How fake Civil War relics are made

Relics have been faked since ancient times, and American Civil War fakes are everywhere.

The following article from 1911 details how canon balls and minie balls are faked.

How Relics are Faked

A careful observer who has visited many of the world’s great battlefields declares that the greater part of the mementoes, of which there seems to be an inexhaustible supply, are wholly spurious; but so well are they simulated that the average visitor is content.

Pieces of shell are made by casting hollow spheres and cracking them with a sledge.

The fragments are then treated to a bath of diluted nitric acid and allowed to gather rust in the open air.

The appearance of verdigris is easily procured, when desired, by the use of copper in solution.

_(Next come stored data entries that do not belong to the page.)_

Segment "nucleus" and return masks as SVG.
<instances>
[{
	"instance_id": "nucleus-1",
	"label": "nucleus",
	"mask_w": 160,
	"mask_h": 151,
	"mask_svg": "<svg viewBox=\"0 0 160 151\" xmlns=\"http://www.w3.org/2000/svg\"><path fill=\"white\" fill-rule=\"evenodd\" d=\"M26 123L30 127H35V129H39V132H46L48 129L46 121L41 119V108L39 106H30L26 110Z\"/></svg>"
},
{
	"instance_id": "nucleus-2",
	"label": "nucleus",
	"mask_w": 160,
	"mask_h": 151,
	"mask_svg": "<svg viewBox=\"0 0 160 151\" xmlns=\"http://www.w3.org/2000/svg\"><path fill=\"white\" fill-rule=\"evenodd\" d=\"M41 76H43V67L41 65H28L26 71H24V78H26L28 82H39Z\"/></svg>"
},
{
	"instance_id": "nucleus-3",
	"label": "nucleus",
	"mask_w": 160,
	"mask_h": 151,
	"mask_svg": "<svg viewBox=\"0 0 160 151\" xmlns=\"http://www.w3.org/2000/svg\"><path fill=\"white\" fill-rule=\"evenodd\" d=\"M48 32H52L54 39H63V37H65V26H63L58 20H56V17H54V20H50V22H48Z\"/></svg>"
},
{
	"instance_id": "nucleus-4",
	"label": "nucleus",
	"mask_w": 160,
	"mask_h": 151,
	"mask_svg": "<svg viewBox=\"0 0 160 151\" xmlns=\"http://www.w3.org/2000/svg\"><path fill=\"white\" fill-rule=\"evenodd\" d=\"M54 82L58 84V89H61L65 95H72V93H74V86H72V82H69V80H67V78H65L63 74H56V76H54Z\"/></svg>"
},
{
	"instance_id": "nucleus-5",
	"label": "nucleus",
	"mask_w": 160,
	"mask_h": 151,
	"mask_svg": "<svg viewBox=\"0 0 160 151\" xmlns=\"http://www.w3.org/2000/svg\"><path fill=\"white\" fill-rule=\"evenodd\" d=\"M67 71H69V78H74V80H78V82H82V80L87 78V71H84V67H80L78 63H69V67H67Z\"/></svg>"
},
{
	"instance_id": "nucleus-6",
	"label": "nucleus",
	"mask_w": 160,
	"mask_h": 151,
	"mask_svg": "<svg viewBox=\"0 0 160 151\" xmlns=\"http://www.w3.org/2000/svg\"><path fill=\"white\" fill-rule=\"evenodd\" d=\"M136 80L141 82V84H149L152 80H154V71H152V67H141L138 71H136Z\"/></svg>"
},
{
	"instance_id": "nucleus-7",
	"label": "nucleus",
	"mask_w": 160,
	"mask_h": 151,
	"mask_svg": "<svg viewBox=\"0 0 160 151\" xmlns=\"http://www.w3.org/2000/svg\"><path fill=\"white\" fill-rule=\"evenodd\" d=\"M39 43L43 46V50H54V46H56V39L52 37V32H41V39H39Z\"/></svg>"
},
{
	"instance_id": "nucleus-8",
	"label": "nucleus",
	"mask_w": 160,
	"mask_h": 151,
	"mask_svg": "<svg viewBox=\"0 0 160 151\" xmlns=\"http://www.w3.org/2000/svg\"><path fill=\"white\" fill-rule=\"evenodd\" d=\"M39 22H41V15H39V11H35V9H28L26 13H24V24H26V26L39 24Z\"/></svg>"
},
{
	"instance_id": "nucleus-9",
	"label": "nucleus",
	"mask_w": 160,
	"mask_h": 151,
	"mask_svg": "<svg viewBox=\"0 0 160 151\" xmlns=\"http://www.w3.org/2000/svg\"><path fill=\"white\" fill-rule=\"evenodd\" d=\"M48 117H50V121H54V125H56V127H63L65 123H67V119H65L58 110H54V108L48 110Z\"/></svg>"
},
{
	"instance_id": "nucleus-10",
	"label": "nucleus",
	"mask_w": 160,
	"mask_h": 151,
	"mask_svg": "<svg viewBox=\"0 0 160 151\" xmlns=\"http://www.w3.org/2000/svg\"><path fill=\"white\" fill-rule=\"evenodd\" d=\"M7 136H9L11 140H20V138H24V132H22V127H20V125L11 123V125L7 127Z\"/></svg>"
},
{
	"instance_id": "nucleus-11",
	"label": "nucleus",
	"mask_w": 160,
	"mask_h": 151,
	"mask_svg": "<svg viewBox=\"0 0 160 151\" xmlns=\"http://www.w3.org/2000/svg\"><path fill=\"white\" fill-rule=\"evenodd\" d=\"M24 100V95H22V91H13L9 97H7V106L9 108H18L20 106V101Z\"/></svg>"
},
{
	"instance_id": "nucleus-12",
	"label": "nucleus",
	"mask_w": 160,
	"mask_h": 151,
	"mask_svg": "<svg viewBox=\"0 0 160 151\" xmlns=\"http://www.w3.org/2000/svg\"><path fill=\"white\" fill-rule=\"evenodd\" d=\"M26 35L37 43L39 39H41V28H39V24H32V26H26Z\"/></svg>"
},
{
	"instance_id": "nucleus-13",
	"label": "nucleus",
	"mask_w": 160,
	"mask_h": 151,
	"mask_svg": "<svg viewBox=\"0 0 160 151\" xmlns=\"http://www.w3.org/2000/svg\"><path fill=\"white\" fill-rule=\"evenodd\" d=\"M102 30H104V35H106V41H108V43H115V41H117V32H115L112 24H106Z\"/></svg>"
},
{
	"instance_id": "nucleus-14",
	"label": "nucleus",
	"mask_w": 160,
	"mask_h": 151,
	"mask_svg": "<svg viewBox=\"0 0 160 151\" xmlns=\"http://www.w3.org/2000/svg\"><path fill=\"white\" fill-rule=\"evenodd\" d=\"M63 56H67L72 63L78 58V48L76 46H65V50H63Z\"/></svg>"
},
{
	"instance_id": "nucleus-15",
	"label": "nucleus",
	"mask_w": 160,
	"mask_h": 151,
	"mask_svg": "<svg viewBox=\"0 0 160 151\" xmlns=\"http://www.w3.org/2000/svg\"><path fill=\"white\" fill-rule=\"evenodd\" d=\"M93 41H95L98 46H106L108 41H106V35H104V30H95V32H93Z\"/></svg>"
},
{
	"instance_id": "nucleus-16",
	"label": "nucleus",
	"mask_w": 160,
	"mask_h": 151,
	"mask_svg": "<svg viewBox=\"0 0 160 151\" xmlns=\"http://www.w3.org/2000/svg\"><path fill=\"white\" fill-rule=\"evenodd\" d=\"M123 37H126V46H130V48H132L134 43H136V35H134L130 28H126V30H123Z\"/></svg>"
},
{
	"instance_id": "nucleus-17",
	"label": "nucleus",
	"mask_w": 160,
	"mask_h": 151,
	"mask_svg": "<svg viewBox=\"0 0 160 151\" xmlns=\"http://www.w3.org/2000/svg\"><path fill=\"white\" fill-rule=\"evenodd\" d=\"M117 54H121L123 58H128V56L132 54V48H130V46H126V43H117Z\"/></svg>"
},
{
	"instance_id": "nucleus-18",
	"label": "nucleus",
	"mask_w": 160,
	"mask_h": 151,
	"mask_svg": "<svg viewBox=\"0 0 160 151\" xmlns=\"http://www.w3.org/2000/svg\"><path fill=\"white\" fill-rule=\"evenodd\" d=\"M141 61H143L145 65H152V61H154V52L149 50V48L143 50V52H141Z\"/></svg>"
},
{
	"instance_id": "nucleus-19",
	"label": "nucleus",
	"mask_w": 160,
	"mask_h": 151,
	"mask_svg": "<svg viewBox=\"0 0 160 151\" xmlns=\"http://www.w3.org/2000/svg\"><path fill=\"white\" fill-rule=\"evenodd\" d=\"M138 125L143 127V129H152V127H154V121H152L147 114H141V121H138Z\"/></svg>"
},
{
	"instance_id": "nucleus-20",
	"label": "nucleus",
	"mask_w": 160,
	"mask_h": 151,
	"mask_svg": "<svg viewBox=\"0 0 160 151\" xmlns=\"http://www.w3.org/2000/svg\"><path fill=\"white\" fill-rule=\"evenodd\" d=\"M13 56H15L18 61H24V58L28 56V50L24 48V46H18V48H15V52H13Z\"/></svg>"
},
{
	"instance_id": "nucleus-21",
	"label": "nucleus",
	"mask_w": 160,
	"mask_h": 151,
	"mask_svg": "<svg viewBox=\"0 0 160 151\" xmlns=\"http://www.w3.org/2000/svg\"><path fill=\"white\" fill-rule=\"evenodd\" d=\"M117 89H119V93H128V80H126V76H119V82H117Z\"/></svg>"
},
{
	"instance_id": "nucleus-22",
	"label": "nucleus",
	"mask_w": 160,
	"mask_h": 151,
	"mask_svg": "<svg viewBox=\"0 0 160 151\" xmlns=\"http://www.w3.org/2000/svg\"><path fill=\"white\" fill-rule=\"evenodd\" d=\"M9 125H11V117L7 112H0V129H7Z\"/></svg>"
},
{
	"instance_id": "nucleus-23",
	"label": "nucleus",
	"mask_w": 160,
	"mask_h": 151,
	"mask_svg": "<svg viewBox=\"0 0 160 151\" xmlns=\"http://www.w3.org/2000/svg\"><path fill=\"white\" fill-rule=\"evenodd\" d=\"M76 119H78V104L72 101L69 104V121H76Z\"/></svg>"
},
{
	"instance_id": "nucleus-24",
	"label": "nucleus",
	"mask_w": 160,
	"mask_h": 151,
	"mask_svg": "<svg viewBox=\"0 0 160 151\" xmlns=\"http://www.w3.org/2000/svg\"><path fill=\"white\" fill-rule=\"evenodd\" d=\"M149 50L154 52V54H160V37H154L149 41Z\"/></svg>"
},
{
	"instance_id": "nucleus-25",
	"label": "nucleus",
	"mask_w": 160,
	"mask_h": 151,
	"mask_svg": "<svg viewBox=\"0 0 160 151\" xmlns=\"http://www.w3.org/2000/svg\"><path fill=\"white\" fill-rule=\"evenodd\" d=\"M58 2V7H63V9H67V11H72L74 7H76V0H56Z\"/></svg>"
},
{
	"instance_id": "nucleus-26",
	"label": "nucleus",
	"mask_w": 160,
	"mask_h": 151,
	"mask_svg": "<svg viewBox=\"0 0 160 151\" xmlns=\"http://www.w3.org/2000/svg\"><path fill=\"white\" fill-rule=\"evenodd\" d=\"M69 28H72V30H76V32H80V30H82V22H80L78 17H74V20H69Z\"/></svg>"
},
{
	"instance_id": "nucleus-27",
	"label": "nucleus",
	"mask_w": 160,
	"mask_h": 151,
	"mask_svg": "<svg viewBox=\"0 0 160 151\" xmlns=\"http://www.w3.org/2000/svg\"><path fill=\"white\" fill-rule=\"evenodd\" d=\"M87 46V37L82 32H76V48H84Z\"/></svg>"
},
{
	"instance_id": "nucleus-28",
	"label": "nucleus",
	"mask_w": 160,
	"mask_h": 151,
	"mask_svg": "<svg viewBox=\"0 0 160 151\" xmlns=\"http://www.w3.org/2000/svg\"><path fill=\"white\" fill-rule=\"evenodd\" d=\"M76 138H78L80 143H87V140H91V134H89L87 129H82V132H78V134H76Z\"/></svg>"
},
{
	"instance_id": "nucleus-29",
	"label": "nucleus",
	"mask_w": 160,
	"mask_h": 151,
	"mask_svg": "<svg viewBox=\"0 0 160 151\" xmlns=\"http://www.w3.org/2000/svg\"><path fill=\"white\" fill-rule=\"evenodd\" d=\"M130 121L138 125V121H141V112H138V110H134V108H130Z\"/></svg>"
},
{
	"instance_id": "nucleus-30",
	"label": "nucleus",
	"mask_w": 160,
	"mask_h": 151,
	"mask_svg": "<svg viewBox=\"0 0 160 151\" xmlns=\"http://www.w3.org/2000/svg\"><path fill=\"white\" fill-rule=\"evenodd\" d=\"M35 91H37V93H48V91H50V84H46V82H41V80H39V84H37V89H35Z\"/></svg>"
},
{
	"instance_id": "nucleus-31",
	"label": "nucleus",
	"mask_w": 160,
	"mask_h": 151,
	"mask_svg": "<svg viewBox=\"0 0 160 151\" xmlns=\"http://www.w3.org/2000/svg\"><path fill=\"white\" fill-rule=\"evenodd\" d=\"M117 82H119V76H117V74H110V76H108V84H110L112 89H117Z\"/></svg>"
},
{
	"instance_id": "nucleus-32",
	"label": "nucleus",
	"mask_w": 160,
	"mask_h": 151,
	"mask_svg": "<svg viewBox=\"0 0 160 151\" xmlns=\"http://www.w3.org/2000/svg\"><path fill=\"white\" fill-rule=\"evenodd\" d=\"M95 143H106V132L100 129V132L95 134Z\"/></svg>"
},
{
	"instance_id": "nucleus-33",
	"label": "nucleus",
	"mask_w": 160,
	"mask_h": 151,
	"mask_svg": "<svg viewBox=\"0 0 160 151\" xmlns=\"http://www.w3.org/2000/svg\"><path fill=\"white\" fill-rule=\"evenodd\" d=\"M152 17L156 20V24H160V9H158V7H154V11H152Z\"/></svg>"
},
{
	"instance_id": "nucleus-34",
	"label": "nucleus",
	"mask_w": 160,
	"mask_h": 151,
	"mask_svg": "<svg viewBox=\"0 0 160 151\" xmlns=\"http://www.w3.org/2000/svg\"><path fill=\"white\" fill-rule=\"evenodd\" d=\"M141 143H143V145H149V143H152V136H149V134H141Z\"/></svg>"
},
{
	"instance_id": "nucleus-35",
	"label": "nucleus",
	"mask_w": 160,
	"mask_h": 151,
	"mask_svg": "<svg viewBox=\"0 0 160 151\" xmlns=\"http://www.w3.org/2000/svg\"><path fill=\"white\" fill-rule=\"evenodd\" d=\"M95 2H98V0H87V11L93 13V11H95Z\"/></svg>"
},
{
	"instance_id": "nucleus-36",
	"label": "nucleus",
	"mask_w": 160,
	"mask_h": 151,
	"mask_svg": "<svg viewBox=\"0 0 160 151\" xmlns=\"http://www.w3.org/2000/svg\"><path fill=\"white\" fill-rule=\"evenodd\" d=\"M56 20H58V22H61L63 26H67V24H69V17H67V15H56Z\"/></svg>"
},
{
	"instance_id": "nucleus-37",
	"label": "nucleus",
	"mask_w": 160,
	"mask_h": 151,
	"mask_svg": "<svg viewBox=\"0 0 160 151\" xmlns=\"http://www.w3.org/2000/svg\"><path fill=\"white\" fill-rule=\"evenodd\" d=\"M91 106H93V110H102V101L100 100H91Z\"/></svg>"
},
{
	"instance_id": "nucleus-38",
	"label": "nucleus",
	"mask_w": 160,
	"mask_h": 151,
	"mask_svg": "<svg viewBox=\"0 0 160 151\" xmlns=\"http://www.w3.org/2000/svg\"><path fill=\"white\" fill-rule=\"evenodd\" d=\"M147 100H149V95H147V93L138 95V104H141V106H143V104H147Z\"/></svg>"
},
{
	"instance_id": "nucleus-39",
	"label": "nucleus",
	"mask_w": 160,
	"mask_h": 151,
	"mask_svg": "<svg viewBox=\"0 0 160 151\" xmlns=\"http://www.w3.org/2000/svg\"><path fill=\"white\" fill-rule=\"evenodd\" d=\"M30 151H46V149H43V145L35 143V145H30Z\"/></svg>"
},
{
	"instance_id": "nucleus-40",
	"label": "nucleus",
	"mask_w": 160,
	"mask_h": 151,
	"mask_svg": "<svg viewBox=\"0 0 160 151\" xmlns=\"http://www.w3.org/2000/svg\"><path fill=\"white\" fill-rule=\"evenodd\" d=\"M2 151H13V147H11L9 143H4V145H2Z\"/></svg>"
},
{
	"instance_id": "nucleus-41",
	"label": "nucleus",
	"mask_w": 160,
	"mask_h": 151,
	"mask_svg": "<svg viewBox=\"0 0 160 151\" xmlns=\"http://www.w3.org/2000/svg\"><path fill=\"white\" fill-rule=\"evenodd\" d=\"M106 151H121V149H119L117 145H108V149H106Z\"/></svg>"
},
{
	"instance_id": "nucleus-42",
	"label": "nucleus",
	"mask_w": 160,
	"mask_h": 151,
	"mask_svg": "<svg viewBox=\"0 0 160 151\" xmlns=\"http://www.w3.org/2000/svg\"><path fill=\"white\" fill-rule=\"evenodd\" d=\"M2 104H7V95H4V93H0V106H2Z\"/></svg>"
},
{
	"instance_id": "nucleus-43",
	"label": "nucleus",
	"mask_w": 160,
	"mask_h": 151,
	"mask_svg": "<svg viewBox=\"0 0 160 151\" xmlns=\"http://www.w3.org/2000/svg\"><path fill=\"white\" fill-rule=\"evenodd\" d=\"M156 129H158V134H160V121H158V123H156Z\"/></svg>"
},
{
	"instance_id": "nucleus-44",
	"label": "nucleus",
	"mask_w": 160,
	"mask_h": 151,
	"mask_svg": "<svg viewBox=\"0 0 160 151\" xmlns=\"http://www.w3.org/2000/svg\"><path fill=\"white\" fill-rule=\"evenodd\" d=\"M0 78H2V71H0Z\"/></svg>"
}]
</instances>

The writer was shown several basketfuls of pieces of shell, all of which seem to be at least 30 or 40 years old.

The acid has slightly honeycombed the edges, and they looked exactly as if corroded by long burial beneath the soil.

Such trifles as single bullets and minie balls are made with the greatest ease in an ordinary mould. They are dented with a small hammer and given the requisite discoloration by remaining for a few days in a bucket of lime.

The more elaborate relics, such as sword belts, spurs, pieces of harness, bayonets, canteens, and so on, are turned out by individual workmen, who make a good profit out of the business.